__INSTRUCTIONS TO FOLLOW__
Transcribe every one of the items below word for word, leaving out the pictures.

__TASK DATA__
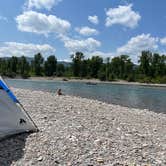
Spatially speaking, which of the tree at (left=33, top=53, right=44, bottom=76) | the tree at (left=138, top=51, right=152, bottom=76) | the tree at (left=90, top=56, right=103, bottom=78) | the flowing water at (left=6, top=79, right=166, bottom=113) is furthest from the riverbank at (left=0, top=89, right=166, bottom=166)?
the tree at (left=33, top=53, right=44, bottom=76)

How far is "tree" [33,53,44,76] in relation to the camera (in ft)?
495

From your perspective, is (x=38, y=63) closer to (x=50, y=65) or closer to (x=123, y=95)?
(x=50, y=65)

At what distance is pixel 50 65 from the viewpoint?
15000 centimetres

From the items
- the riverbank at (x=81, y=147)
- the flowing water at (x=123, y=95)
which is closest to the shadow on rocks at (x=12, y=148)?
the riverbank at (x=81, y=147)

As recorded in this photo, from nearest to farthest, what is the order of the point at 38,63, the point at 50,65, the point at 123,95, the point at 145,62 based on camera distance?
the point at 123,95
the point at 145,62
the point at 50,65
the point at 38,63

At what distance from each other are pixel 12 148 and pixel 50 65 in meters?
145

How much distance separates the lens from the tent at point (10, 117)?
282 inches

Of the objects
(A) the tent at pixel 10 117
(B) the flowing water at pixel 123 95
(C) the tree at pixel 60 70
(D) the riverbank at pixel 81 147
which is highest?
(C) the tree at pixel 60 70

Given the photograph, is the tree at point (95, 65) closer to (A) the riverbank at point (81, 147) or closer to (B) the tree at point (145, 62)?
(B) the tree at point (145, 62)

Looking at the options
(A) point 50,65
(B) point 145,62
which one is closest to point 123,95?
(B) point 145,62

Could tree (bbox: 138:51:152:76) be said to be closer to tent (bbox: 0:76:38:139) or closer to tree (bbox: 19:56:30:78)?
tree (bbox: 19:56:30:78)

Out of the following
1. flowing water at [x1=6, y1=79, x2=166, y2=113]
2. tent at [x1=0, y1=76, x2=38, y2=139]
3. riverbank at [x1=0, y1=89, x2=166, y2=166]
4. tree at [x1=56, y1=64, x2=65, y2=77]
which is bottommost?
flowing water at [x1=6, y1=79, x2=166, y2=113]

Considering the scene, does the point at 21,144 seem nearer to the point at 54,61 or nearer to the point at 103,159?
the point at 103,159

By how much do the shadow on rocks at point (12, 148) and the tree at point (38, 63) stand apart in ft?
477
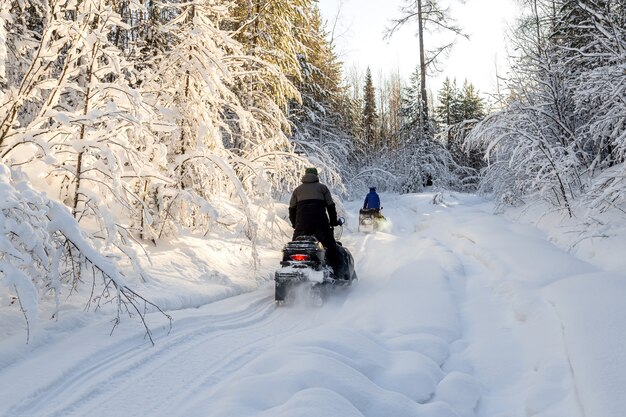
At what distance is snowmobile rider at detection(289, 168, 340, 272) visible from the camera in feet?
23.2

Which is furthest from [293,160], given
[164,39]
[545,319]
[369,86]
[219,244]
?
[369,86]

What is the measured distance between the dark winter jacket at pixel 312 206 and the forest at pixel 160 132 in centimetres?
71

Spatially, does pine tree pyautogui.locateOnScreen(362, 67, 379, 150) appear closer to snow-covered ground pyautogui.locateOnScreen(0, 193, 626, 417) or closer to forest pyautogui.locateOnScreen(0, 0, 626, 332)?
forest pyautogui.locateOnScreen(0, 0, 626, 332)

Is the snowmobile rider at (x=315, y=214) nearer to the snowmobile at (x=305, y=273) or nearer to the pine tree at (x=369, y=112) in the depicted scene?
the snowmobile at (x=305, y=273)

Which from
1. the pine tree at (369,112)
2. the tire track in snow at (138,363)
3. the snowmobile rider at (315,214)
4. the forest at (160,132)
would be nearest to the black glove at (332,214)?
the snowmobile rider at (315,214)

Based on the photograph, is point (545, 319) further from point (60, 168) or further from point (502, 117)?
point (502, 117)

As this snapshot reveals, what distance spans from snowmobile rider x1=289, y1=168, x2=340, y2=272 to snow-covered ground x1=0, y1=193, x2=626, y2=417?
842 millimetres

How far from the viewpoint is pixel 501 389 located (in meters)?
3.52

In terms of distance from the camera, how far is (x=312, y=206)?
7109mm

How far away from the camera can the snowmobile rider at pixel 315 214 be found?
23.2 ft

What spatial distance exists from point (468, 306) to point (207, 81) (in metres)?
5.51

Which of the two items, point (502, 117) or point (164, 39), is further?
point (502, 117)

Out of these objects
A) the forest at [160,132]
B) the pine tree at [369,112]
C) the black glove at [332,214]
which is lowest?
the black glove at [332,214]

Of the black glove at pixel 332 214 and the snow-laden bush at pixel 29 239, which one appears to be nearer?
the snow-laden bush at pixel 29 239
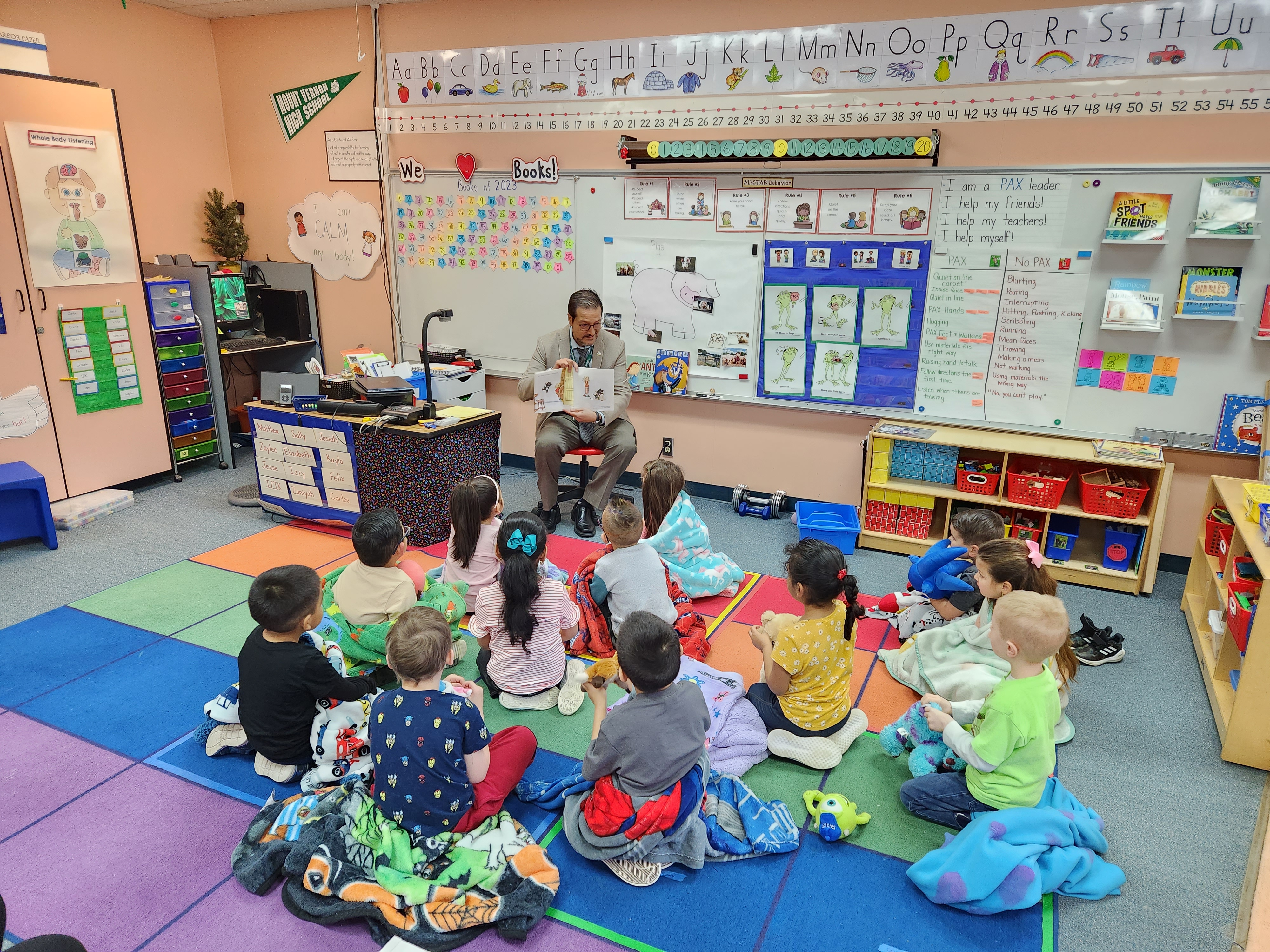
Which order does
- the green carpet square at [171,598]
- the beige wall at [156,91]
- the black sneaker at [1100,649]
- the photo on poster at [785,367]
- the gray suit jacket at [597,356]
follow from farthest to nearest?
the beige wall at [156,91], the gray suit jacket at [597,356], the photo on poster at [785,367], the green carpet square at [171,598], the black sneaker at [1100,649]

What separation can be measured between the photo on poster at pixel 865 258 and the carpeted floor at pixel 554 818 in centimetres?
202

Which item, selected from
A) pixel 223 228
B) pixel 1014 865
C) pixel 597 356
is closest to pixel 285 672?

__EXERCISE ANSWER__
Spatially speaking, which of the tree at (left=33, top=53, right=44, bottom=76) | the tree at (left=138, top=51, right=152, bottom=76) | the tree at (left=90, top=56, right=103, bottom=78) | the flowing water at (left=6, top=79, right=166, bottom=113) is furthest from the riverbank at (left=0, top=89, right=166, bottom=166)?
the tree at (left=33, top=53, right=44, bottom=76)

How far is "tree" [33,53,44,76] in relation to the camera (in ft)?
495

From your perspective, is (x=38, y=63) closer to (x=50, y=65) or closer to (x=123, y=95)?
(x=50, y=65)

At what distance is pixel 50 65 from the viewpoint?
15000 centimetres

From the items
- the riverbank at (x=81, y=147)
- the flowing water at (x=123, y=95)
which is closest to the shadow on rocks at (x=12, y=148)?
the riverbank at (x=81, y=147)

As recorded in this photo, from nearest to farthest, what is the order of the point at 38,63, the point at 50,65, the point at 123,95, the point at 145,62 based on camera distance?
the point at 123,95
the point at 145,62
the point at 50,65
the point at 38,63

At what distance from each other are pixel 12 148 and pixel 50 65 in meters?
145

How much distance separates the lens from the tent at point (10, 117)?
282 inches

Of the objects
(A) the tent at pixel 10 117
(B) the flowing water at pixel 123 95
(C) the tree at pixel 60 70
(D) the riverbank at pixel 81 147
which is highest?
(C) the tree at pixel 60 70

Given the photograph, is the tree at point (95, 65) closer to (A) the riverbank at point (81, 147) or closer to (B) the tree at point (145, 62)?
(B) the tree at point (145, 62)

Looking at the options
(A) point 50,65
(B) point 145,62
which one is closest to point 123,95?
(B) point 145,62

Could tree (bbox: 138:51:152:76) be said to be closer to tent (bbox: 0:76:38:139) or closer to tree (bbox: 19:56:30:78)?
tree (bbox: 19:56:30:78)

Out of the following
1. flowing water at [x1=6, y1=79, x2=166, y2=113]
2. tent at [x1=0, y1=76, x2=38, y2=139]
3. riverbank at [x1=0, y1=89, x2=166, y2=166]
4. tree at [x1=56, y1=64, x2=65, y2=77]
which is bottommost?
flowing water at [x1=6, y1=79, x2=166, y2=113]

Considering the scene, does the point at 21,144 seem nearer to the point at 54,61 or nearer to the point at 103,159?
the point at 103,159

By how much do the shadow on rocks at point (12, 148) and the tree at point (38, 63) stand apart in ft?
477
At what distance is snowmobile rider at detection(289, 168, 340, 272) visible from the camera in feet?
23.2

Which is furthest from [293,160], given
[164,39]
[545,319]
[369,86]
[219,244]
?
[369,86]

What is the measured distance between the dark winter jacket at pixel 312 206 and the forest at pixel 160 132 in centimetres?
71

Spatially, does pine tree pyautogui.locateOnScreen(362, 67, 379, 150) appear closer to snow-covered ground pyautogui.locateOnScreen(0, 193, 626, 417) or closer to forest pyautogui.locateOnScreen(0, 0, 626, 332)?
forest pyautogui.locateOnScreen(0, 0, 626, 332)

Is the snowmobile rider at (x=315, y=214) nearer to the snowmobile at (x=305, y=273) or nearer to the pine tree at (x=369, y=112) in the depicted scene?
the snowmobile at (x=305, y=273)

Which from
1. the pine tree at (369,112)
2. the tire track in snow at (138,363)
3. the snowmobile rider at (315,214)
4. the forest at (160,132)
would be nearest to the black glove at (332,214)?
the snowmobile rider at (315,214)

Based on the photograph, is point (545, 319) further from point (60, 168) or further from point (502, 117)?
point (502, 117)

As this snapshot reveals, what distance spans from snowmobile rider x1=289, y1=168, x2=340, y2=272 to snow-covered ground x1=0, y1=193, x2=626, y2=417?
842 millimetres

How far from the viewpoint is pixel 501 389 located (in meters)?
3.52

In terms of distance from the camera, how far is (x=312, y=206)?
7109mm

How far away from the camera can the snowmobile rider at pixel 315 214 be found?
23.2 ft

What spatial distance exists from point (468, 306) to point (207, 81) (in metres)?
5.51

Which of the two items, point (502, 117) or point (164, 39), is further?
point (502, 117)

Out of these objects
A) the forest at [160,132]
B) the pine tree at [369,112]
C) the black glove at [332,214]
which is lowest?
the black glove at [332,214]

Of the black glove at pixel 332 214 and the snow-laden bush at pixel 29 239, which one appears to be nearer?
the snow-laden bush at pixel 29 239
Which order does
- the green carpet square at [171,598]
- the beige wall at [156,91]
- the black sneaker at [1100,649]
- the photo on poster at [785,367]
- the gray suit jacket at [597,356]
follow from farthest to nearest?
the beige wall at [156,91], the gray suit jacket at [597,356], the photo on poster at [785,367], the green carpet square at [171,598], the black sneaker at [1100,649]

What separation can be measured between the photo on poster at pixel 865 258 and the carpeted floor at pixel 554 818 in centimetres?
202

Which item, selected from
A) pixel 223 228
B) pixel 1014 865
C) pixel 597 356
is closest to pixel 285 672?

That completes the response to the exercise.